Por Alejandro Miranda Velázquez
Ejecutivo Principal, CAF – Banco de Desarrollo de América Latina
La mitigación y adaptación son las dos respuestas estrella para enfrentar el desafío del cambio climático, por buenas razones: a través de las acciones de mitigación se reduce la emisión de gases de invernadero mientras que con la adaptación, el mundo se prepara para afrontar sus efectos.
Ambas acciones son altamente relevantes y complementarias, pero cuando se analizan y plantean soluciones, generalmente los gobiernos dirigen sus esfuerzos hacia una de las caras de la moneda, descuidando la otra y acotando el alcance de las iniciativas.
El dilema de priorizar un tipo de acción sobre otra es, en gran medida, resultado de la manera en que históricamente se llevaron a cabo las negociaciones de la Convención Marco de las Naciones Unidas sobre el Cambio Climático. En su momento, la comunidad internacional centró su atención en alcanzar un acuerdo vinculante que limitara –mitigando así- la emisión de gases de efecto invernadero, sin reconocer la oportunidad y derecho que la adaptación representaba para los países en vías de desarrollo. De hecho, no fue sino hasta la ratificación del Acuerdo de París en 2015, cuando formalmente ésta alcanzó el mismo nivel de importancia que la mitigación, incluso en los países en vías de desarrollo.
Esta aproximación originó que en la última década casi la totalidad de los recursos de cooperación disponibles para combatir el cambio climático se destinarán a acciones de mitigación. A esto se sumó la falta de participación del sector privado en la implementación de este tipo de actividades, por no contar con el conocimiento e información para evaluar sus beneficios, incluyendo el retorno de la inversión.
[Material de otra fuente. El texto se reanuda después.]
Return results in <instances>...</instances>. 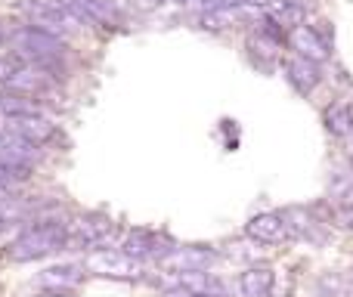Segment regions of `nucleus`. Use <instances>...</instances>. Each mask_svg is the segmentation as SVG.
I'll use <instances>...</instances> for the list:
<instances>
[{
	"label": "nucleus",
	"instance_id": "nucleus-1",
	"mask_svg": "<svg viewBox=\"0 0 353 297\" xmlns=\"http://www.w3.org/2000/svg\"><path fill=\"white\" fill-rule=\"evenodd\" d=\"M59 251H68V223L59 217H37L6 245V257L12 263L43 260V257L59 254Z\"/></svg>",
	"mask_w": 353,
	"mask_h": 297
},
{
	"label": "nucleus",
	"instance_id": "nucleus-2",
	"mask_svg": "<svg viewBox=\"0 0 353 297\" xmlns=\"http://www.w3.org/2000/svg\"><path fill=\"white\" fill-rule=\"evenodd\" d=\"M118 242V223L105 214H81L68 223V248L78 251H99V248H112Z\"/></svg>",
	"mask_w": 353,
	"mask_h": 297
},
{
	"label": "nucleus",
	"instance_id": "nucleus-3",
	"mask_svg": "<svg viewBox=\"0 0 353 297\" xmlns=\"http://www.w3.org/2000/svg\"><path fill=\"white\" fill-rule=\"evenodd\" d=\"M87 276H99V279H118V282H143L146 279V263L128 257L118 248H99L81 260Z\"/></svg>",
	"mask_w": 353,
	"mask_h": 297
},
{
	"label": "nucleus",
	"instance_id": "nucleus-4",
	"mask_svg": "<svg viewBox=\"0 0 353 297\" xmlns=\"http://www.w3.org/2000/svg\"><path fill=\"white\" fill-rule=\"evenodd\" d=\"M22 16L28 19L31 28H41L47 34H56V37H65L72 28H78V19L68 12V6L62 0H25L22 6Z\"/></svg>",
	"mask_w": 353,
	"mask_h": 297
},
{
	"label": "nucleus",
	"instance_id": "nucleus-5",
	"mask_svg": "<svg viewBox=\"0 0 353 297\" xmlns=\"http://www.w3.org/2000/svg\"><path fill=\"white\" fill-rule=\"evenodd\" d=\"M174 245L176 242L168 236V232L137 226V229L124 232V238L118 242V251H124L128 257H134V260H140V263H161Z\"/></svg>",
	"mask_w": 353,
	"mask_h": 297
},
{
	"label": "nucleus",
	"instance_id": "nucleus-6",
	"mask_svg": "<svg viewBox=\"0 0 353 297\" xmlns=\"http://www.w3.org/2000/svg\"><path fill=\"white\" fill-rule=\"evenodd\" d=\"M220 251L211 248V245H174L171 251L165 254V260L159 263L161 273H205V269H211L214 263L220 260Z\"/></svg>",
	"mask_w": 353,
	"mask_h": 297
},
{
	"label": "nucleus",
	"instance_id": "nucleus-7",
	"mask_svg": "<svg viewBox=\"0 0 353 297\" xmlns=\"http://www.w3.org/2000/svg\"><path fill=\"white\" fill-rule=\"evenodd\" d=\"M282 220L288 226V236L294 242H307V245H325L329 242V223L323 220V214L316 207H301V205H288L282 207Z\"/></svg>",
	"mask_w": 353,
	"mask_h": 297
},
{
	"label": "nucleus",
	"instance_id": "nucleus-8",
	"mask_svg": "<svg viewBox=\"0 0 353 297\" xmlns=\"http://www.w3.org/2000/svg\"><path fill=\"white\" fill-rule=\"evenodd\" d=\"M245 236H248V242L254 245H267V248H273V245H285L292 242V236H288V226L285 220H282L279 211H263V214H254V217L245 223Z\"/></svg>",
	"mask_w": 353,
	"mask_h": 297
},
{
	"label": "nucleus",
	"instance_id": "nucleus-9",
	"mask_svg": "<svg viewBox=\"0 0 353 297\" xmlns=\"http://www.w3.org/2000/svg\"><path fill=\"white\" fill-rule=\"evenodd\" d=\"M84 267L81 263H53V267L37 273V288L43 294H68L84 282Z\"/></svg>",
	"mask_w": 353,
	"mask_h": 297
},
{
	"label": "nucleus",
	"instance_id": "nucleus-10",
	"mask_svg": "<svg viewBox=\"0 0 353 297\" xmlns=\"http://www.w3.org/2000/svg\"><path fill=\"white\" fill-rule=\"evenodd\" d=\"M288 47L294 50V56H301V59L307 62H316V65H323V62H329L332 56V43L325 41L323 34H316V31L310 28V25H301V28L288 31Z\"/></svg>",
	"mask_w": 353,
	"mask_h": 297
},
{
	"label": "nucleus",
	"instance_id": "nucleus-11",
	"mask_svg": "<svg viewBox=\"0 0 353 297\" xmlns=\"http://www.w3.org/2000/svg\"><path fill=\"white\" fill-rule=\"evenodd\" d=\"M41 158H43L41 146L28 143L25 136L12 134V130H3V136H0V161L3 164H16V167H31L34 170V164H41Z\"/></svg>",
	"mask_w": 353,
	"mask_h": 297
},
{
	"label": "nucleus",
	"instance_id": "nucleus-12",
	"mask_svg": "<svg viewBox=\"0 0 353 297\" xmlns=\"http://www.w3.org/2000/svg\"><path fill=\"white\" fill-rule=\"evenodd\" d=\"M6 130H12V134L25 136L28 143H34V146H47V143H53L56 136H59V130H56V124L50 121L47 115H22V118H3Z\"/></svg>",
	"mask_w": 353,
	"mask_h": 297
},
{
	"label": "nucleus",
	"instance_id": "nucleus-13",
	"mask_svg": "<svg viewBox=\"0 0 353 297\" xmlns=\"http://www.w3.org/2000/svg\"><path fill=\"white\" fill-rule=\"evenodd\" d=\"M236 285H239V294L242 297H273L276 273L267 263H248V267L239 273Z\"/></svg>",
	"mask_w": 353,
	"mask_h": 297
},
{
	"label": "nucleus",
	"instance_id": "nucleus-14",
	"mask_svg": "<svg viewBox=\"0 0 353 297\" xmlns=\"http://www.w3.org/2000/svg\"><path fill=\"white\" fill-rule=\"evenodd\" d=\"M282 68H285V81L301 93V96H310V93L316 90V87L323 84V78H325L323 68H319L316 62H307V59H301V56L285 59L282 62Z\"/></svg>",
	"mask_w": 353,
	"mask_h": 297
},
{
	"label": "nucleus",
	"instance_id": "nucleus-15",
	"mask_svg": "<svg viewBox=\"0 0 353 297\" xmlns=\"http://www.w3.org/2000/svg\"><path fill=\"white\" fill-rule=\"evenodd\" d=\"M323 124L325 130H329L332 136H338V140H347L353 136V124H350V112L344 103H329L323 109Z\"/></svg>",
	"mask_w": 353,
	"mask_h": 297
},
{
	"label": "nucleus",
	"instance_id": "nucleus-16",
	"mask_svg": "<svg viewBox=\"0 0 353 297\" xmlns=\"http://www.w3.org/2000/svg\"><path fill=\"white\" fill-rule=\"evenodd\" d=\"M267 16L273 19V22L279 25V28L294 31V28H301V25H304V16H307V12L301 10V6L288 3V0H270Z\"/></svg>",
	"mask_w": 353,
	"mask_h": 297
},
{
	"label": "nucleus",
	"instance_id": "nucleus-17",
	"mask_svg": "<svg viewBox=\"0 0 353 297\" xmlns=\"http://www.w3.org/2000/svg\"><path fill=\"white\" fill-rule=\"evenodd\" d=\"M248 50H251V56L257 59V65H263V68H270L276 59H279V43L270 41V37H263L261 31H251Z\"/></svg>",
	"mask_w": 353,
	"mask_h": 297
},
{
	"label": "nucleus",
	"instance_id": "nucleus-18",
	"mask_svg": "<svg viewBox=\"0 0 353 297\" xmlns=\"http://www.w3.org/2000/svg\"><path fill=\"white\" fill-rule=\"evenodd\" d=\"M232 22H236L232 10H201L199 12V28L211 31V34H223Z\"/></svg>",
	"mask_w": 353,
	"mask_h": 297
},
{
	"label": "nucleus",
	"instance_id": "nucleus-19",
	"mask_svg": "<svg viewBox=\"0 0 353 297\" xmlns=\"http://www.w3.org/2000/svg\"><path fill=\"white\" fill-rule=\"evenodd\" d=\"M128 3L140 12H152V10H159V6H165L168 0H128Z\"/></svg>",
	"mask_w": 353,
	"mask_h": 297
},
{
	"label": "nucleus",
	"instance_id": "nucleus-20",
	"mask_svg": "<svg viewBox=\"0 0 353 297\" xmlns=\"http://www.w3.org/2000/svg\"><path fill=\"white\" fill-rule=\"evenodd\" d=\"M239 6H257V10H267L270 0H239Z\"/></svg>",
	"mask_w": 353,
	"mask_h": 297
},
{
	"label": "nucleus",
	"instance_id": "nucleus-21",
	"mask_svg": "<svg viewBox=\"0 0 353 297\" xmlns=\"http://www.w3.org/2000/svg\"><path fill=\"white\" fill-rule=\"evenodd\" d=\"M165 297H201V294H189V291H183V288H171V291H165Z\"/></svg>",
	"mask_w": 353,
	"mask_h": 297
},
{
	"label": "nucleus",
	"instance_id": "nucleus-22",
	"mask_svg": "<svg viewBox=\"0 0 353 297\" xmlns=\"http://www.w3.org/2000/svg\"><path fill=\"white\" fill-rule=\"evenodd\" d=\"M6 226H10V220H6L3 214H0V236H3V229H6Z\"/></svg>",
	"mask_w": 353,
	"mask_h": 297
},
{
	"label": "nucleus",
	"instance_id": "nucleus-23",
	"mask_svg": "<svg viewBox=\"0 0 353 297\" xmlns=\"http://www.w3.org/2000/svg\"><path fill=\"white\" fill-rule=\"evenodd\" d=\"M3 43H10V34H6L3 28H0V47H3Z\"/></svg>",
	"mask_w": 353,
	"mask_h": 297
},
{
	"label": "nucleus",
	"instance_id": "nucleus-24",
	"mask_svg": "<svg viewBox=\"0 0 353 297\" xmlns=\"http://www.w3.org/2000/svg\"><path fill=\"white\" fill-rule=\"evenodd\" d=\"M347 112H350V124H353V103L347 105Z\"/></svg>",
	"mask_w": 353,
	"mask_h": 297
},
{
	"label": "nucleus",
	"instance_id": "nucleus-25",
	"mask_svg": "<svg viewBox=\"0 0 353 297\" xmlns=\"http://www.w3.org/2000/svg\"><path fill=\"white\" fill-rule=\"evenodd\" d=\"M347 288H350V291H353V273H350V279H347Z\"/></svg>",
	"mask_w": 353,
	"mask_h": 297
},
{
	"label": "nucleus",
	"instance_id": "nucleus-26",
	"mask_svg": "<svg viewBox=\"0 0 353 297\" xmlns=\"http://www.w3.org/2000/svg\"><path fill=\"white\" fill-rule=\"evenodd\" d=\"M3 130H6V127H3V121H0V136H3Z\"/></svg>",
	"mask_w": 353,
	"mask_h": 297
}]
</instances>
Diferentes estudios establecen que el costo incremental para hacer inversiones resilientes al clima, varía entre 5 y 20 por ciento del total de la inversión. Estos mismos estudios concluyen que aún cuando se requiere invertir un monto adicional para incluir el componente de adaptación en los proyectos, sus beneficios son mayores que sus costos. Por ejemplo, se calcula que por cada dólar invertido se pueden ahorrar al menos 5, debido a que hay daños evitados, es decir, costos que habrían ocurrido en ausencia de cualquier medida de adaptación.
Para hacer frente a esta realidad se requiere dejar atrás la manera parcial de concebir los proyectos y crear mayor conciencia acerca de los beneficios que representa una aproximación integral. En ese sentido, la entrada en vigor del Acuerdo de París abre una excelente oportunidad para iniciar un nuevo abordaje en la concepción de las políticas públicas y proyectos, reinventando su alcance, fortaleciendo su vínculo y -sobre todo- maximizando y potenciando sus beneficios. Esta aproximación permitirá alinear las acciones climáticas con el desarrollo sostenible en vez de obstaculizarlo; reducir los costos en la implementación de políticas evitando la duplicación de esfuerzos; controlar y balancear los efectos negativos de estrategias independientes, y por cierto fomentar la sostenibilidad de las iniciativas.
Bajo este enfoque, es fundamental continuar fortaleciendo las capacidades de los gobiernos en el diseño y estructuración de proyectos integrales que, por sus propias características, no solamente les apoyará a alcanzar sus metas climáticas, sino que también contribuirá a migrar a economías bajas en carbono y resilientes con el clima.